Over the years that followed, the School repeatedly demonstrated its ability to adapt to an exciting and evolving field of study. The core curriculum and degree programs have changed to accommodate the needs of students. Today, distinctions among disciplines are de-emphasized while elements of a strong professional education are retained, an approach that is not simply multidisciplinary but truly interdisciplinary in nature.
In 2003, the School became the Rubenstein School of Environment and Natural Resources, the first named and endowed academic unit at the University, following a generous gift from the late Steve (UVM, 1961) and Beverly Rubenstein of New Vernon, New Jersey and their family. Steve was a charter member of the Rubenstein School Board of Advisors, and his wife, Beverly, and son, Andy, are currently members.

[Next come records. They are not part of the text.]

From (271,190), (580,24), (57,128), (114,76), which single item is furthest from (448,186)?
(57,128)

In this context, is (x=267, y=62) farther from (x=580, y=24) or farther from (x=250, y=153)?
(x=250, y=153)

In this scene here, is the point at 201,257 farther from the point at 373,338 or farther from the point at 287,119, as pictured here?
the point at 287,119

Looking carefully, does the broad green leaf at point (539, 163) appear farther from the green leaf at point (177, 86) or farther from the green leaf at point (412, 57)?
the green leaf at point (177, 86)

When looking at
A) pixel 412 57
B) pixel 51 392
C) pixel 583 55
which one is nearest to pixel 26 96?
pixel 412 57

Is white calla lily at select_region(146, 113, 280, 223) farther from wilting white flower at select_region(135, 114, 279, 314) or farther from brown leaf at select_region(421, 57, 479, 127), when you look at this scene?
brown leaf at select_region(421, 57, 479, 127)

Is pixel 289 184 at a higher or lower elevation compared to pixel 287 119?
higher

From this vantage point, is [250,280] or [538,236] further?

The School has been housed in the George D. Aiken Center since 1982. In addition to the Aiken Center, the Rubenstein School campus has expanded to include members of the Environmental Program, the Rubenstein Ecosystem Science Laboratory, and the USDA Forest Service Northern Research Station. We also maintain many other special partnerships. Our School is home to about 600 undergraduates and about 100 full and part-time Master’s students and Ph.D. students, 45 full-time faculty members, and 40 research and administrative staff. Our alumni now number over 4000.
The Rubenstein School of Environment and Natural Resources (RSENR) is a learning community with the mission to understand, nurture, and enrich the interdependence of people with healthy ecological systems.